Realtime

Peter-Clark Algorithm: n = 366

In a previous post I applied the Peter-Clark algorithm for causal inference to a sample of 20 stocks from the S&P 500. In the conclusion, I said that I wanted to run the same code but for more stocks.

I'll be using only complete stock data from 2017-01-01 onwards. This results in 366 companies and 2012 rows.

import pandas as pd
df = pd.read_csv("stock_data_2017_onwards.csv")
df.head()
Date A AAPL ABBV ABT
0 2017-01-03 43.743877 26.891962 44.265285 33.788067
1 2017-01-04 44.317841 26.861860 44.889439 34.056301
2 2017-01-05 43.790916 26.998468 45.229893 34.350471
3 2017-01-06 45.155258 27.299448 45.244080 35.284950
4 2017-01-09 45.296417 27.549496 45.541965 35.250347

The problem with the PC algorithm is the computation time grows exponentially with the number of companies. Therefore, in order to run it, I setup a Google Cloud VM instance with an e2-highmem-4 machine type. The first time we ran it, we used a machine with less memory and the process terminated after 8 hours from lack of memory. I used the following code to generate the final dot file.

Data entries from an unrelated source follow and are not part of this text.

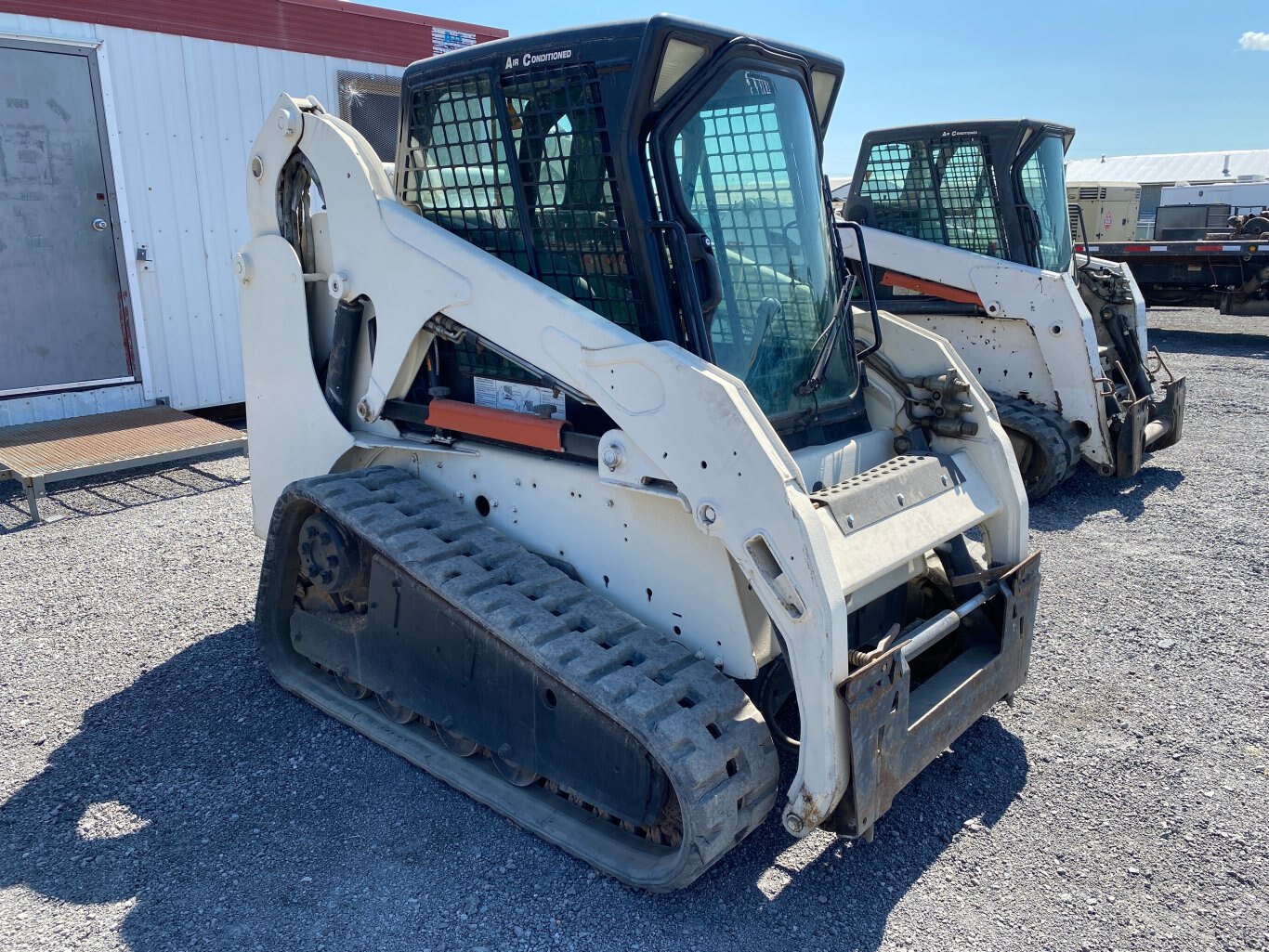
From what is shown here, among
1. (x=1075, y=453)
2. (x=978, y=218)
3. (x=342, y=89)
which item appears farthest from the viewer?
(x=342, y=89)

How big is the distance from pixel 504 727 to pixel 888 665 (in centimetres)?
124

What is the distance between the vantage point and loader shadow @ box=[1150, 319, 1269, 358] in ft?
48.5

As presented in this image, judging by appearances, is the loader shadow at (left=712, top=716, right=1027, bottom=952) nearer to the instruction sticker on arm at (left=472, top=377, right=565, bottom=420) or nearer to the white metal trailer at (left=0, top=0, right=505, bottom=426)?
the instruction sticker on arm at (left=472, top=377, right=565, bottom=420)

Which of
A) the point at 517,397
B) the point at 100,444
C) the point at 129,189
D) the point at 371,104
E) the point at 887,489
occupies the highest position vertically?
the point at 371,104

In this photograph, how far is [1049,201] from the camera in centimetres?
792

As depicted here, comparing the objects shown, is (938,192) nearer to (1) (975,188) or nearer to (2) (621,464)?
(1) (975,188)

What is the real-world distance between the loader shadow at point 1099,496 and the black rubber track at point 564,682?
4273 millimetres

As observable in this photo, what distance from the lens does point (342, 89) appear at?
9.55 m

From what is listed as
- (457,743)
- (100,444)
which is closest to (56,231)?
(100,444)

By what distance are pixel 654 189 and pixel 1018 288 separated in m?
4.89

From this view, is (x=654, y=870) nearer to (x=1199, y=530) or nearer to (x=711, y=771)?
(x=711, y=771)

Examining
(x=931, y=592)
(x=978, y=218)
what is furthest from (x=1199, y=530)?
(x=931, y=592)

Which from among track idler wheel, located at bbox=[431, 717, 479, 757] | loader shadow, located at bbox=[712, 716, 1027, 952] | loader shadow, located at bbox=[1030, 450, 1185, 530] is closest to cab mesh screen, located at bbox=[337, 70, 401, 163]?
loader shadow, located at bbox=[1030, 450, 1185, 530]

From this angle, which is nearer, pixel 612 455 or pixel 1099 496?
pixel 612 455
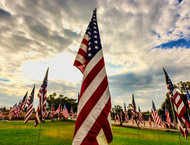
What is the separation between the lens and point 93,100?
357 centimetres

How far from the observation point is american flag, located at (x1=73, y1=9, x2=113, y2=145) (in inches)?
128

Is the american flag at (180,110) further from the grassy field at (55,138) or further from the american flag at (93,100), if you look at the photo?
the american flag at (93,100)

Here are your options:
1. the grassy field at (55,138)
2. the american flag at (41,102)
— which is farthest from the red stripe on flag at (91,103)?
the american flag at (41,102)

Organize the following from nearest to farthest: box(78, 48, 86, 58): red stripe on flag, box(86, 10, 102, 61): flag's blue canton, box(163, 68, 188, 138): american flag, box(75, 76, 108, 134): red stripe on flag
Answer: box(75, 76, 108, 134): red stripe on flag
box(86, 10, 102, 61): flag's blue canton
box(78, 48, 86, 58): red stripe on flag
box(163, 68, 188, 138): american flag

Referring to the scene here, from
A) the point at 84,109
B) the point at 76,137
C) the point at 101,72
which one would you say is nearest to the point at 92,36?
the point at 101,72

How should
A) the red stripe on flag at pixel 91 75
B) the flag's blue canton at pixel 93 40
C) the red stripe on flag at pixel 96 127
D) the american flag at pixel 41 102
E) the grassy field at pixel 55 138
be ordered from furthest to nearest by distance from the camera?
the grassy field at pixel 55 138, the american flag at pixel 41 102, the flag's blue canton at pixel 93 40, the red stripe on flag at pixel 91 75, the red stripe on flag at pixel 96 127

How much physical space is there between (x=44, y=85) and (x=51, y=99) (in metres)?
65.8

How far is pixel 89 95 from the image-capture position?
3.60 meters

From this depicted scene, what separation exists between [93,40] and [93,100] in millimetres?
2414

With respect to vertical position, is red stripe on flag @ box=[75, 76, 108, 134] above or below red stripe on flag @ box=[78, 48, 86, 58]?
below

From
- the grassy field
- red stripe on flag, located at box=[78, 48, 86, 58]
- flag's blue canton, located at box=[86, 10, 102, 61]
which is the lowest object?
the grassy field

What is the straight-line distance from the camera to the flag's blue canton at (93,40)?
418cm

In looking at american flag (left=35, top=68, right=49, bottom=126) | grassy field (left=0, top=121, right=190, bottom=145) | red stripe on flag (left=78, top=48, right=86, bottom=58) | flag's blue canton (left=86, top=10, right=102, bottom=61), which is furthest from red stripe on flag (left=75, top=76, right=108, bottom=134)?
american flag (left=35, top=68, right=49, bottom=126)

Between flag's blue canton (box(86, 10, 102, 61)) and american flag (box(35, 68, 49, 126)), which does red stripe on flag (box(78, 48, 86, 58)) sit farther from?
american flag (box(35, 68, 49, 126))
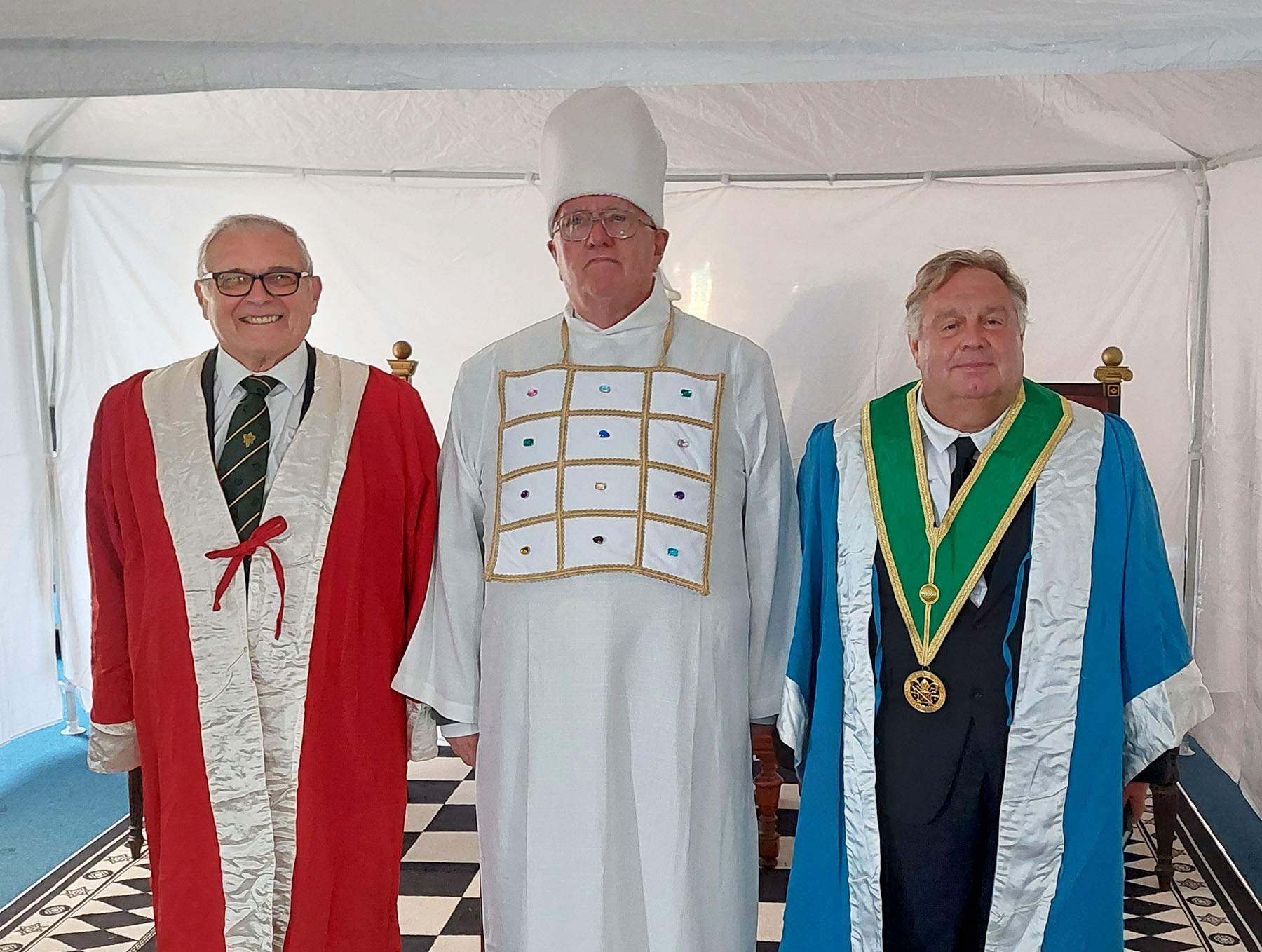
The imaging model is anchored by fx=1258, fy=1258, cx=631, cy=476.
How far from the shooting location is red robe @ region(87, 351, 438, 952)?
2.18 m

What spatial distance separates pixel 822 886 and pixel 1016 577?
0.61m

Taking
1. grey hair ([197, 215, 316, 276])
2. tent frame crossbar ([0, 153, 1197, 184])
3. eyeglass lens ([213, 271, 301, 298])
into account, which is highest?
tent frame crossbar ([0, 153, 1197, 184])

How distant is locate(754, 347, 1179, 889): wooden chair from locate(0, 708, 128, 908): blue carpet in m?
2.04

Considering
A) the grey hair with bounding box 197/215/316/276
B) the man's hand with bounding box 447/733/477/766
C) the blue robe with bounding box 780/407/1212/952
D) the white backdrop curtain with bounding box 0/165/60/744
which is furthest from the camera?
the white backdrop curtain with bounding box 0/165/60/744

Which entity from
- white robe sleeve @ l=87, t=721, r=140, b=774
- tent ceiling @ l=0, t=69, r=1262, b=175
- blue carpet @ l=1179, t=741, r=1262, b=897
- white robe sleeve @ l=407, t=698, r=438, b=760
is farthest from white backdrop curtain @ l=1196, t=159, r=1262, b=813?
white robe sleeve @ l=87, t=721, r=140, b=774

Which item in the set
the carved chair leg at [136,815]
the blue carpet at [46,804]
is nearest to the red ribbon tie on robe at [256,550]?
the carved chair leg at [136,815]

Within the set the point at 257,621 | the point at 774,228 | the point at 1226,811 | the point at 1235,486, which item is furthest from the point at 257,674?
the point at 1226,811

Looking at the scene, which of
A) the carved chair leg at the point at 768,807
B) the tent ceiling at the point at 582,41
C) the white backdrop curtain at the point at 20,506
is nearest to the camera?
the tent ceiling at the point at 582,41

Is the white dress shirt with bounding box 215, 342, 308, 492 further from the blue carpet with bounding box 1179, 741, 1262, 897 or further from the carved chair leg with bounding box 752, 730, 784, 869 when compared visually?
the blue carpet with bounding box 1179, 741, 1262, 897

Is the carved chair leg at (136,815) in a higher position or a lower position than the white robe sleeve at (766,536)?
lower

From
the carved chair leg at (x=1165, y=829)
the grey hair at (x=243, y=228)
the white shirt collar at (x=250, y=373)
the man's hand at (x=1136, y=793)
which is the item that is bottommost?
the carved chair leg at (x=1165, y=829)

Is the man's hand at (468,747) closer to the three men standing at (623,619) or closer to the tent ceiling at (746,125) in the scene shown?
the three men standing at (623,619)

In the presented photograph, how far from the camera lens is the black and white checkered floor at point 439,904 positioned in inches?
122

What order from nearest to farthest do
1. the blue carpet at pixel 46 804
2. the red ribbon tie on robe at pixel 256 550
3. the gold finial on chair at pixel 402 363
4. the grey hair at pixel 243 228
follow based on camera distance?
1. the red ribbon tie on robe at pixel 256 550
2. the grey hair at pixel 243 228
3. the blue carpet at pixel 46 804
4. the gold finial on chair at pixel 402 363
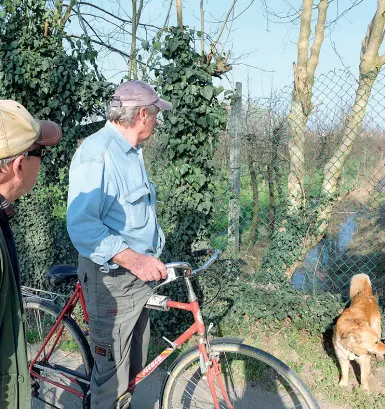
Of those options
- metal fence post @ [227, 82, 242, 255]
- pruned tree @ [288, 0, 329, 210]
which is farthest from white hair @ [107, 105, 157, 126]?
pruned tree @ [288, 0, 329, 210]

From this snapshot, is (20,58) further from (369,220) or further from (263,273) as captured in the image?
(369,220)

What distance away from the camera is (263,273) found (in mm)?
4910

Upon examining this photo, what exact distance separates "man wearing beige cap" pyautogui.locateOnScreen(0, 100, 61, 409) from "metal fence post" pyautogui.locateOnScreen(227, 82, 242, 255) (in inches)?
132

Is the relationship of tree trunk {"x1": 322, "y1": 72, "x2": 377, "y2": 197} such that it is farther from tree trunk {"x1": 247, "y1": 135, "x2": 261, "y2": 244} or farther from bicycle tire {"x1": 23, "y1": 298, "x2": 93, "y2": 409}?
bicycle tire {"x1": 23, "y1": 298, "x2": 93, "y2": 409}

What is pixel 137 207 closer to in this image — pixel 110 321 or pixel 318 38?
pixel 110 321

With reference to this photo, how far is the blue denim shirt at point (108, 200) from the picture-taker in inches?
99.3

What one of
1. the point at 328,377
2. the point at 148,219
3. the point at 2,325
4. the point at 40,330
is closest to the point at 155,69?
the point at 148,219

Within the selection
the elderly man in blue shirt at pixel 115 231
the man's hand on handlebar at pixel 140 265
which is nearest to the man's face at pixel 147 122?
the elderly man in blue shirt at pixel 115 231

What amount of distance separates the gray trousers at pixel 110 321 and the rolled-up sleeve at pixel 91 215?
211 millimetres

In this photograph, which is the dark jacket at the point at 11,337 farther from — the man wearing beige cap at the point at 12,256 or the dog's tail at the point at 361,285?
the dog's tail at the point at 361,285

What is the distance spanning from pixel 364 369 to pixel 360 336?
11.5 inches

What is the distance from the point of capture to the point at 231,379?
3178 millimetres

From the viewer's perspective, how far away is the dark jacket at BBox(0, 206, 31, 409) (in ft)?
4.98

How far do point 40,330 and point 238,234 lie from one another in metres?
2.21
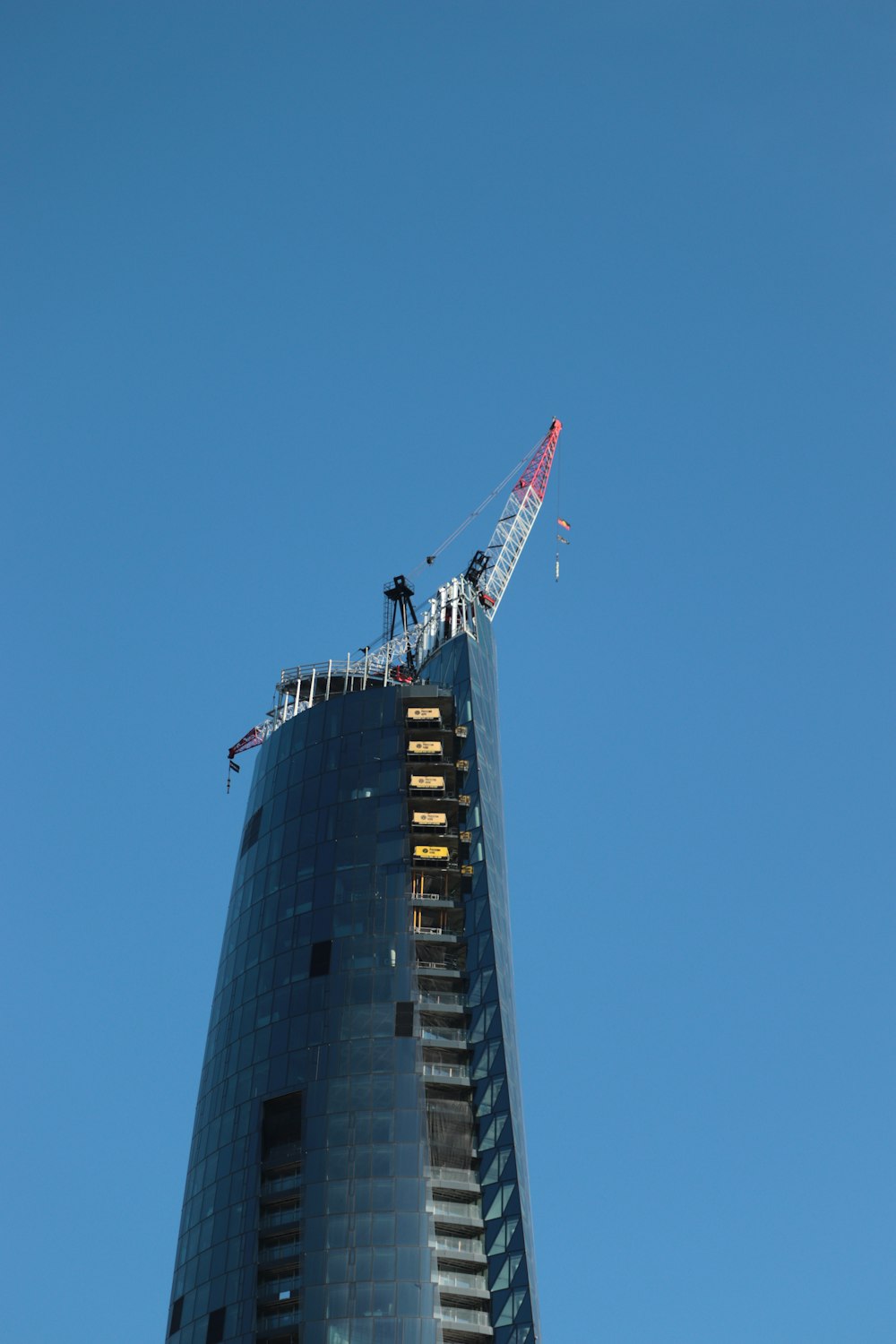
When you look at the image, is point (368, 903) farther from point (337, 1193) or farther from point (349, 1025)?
point (337, 1193)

from causallearn.search.ConstraintBased.PC import pc
from causallearn.utils.GraphUtils import GraphUtils
import matplotlib.pyplot as plt
import numpy as np
import pandas as pd 
import pickle

no_na_2017_onwards = pd.read_csv("stock_data_2017_onwards.csv")
no_na_2017_onwards = no_na_2017_onwards.set_index("Date")

data_normalised = (no_na_2017_onwards - no_na_2017_onwards.mean()) / no_na_2017_onwards.std()
data_array = data_normalised.values

pc_result = pc(data_array, alpha = 0.01)
pc_result.draw_pydot_graph(labels=no_na_2017_onwards.columns)

pyd = GraphUtils.to_pydot(pc_result.G, labels=no_na_2017_onwards.columns)
pyd.write_raw("output_raw.dot")

The graph can be accessed here. I won't explain the process but we also styled it by industry. The best way to do this with graphviz is to style the nodes directly in the dot file. You can find that one here.

Finally, we also performed Louvain clustering to find communities in the graph. You can find that one here.

Next step is to see if this is an effective way to design a portfolio.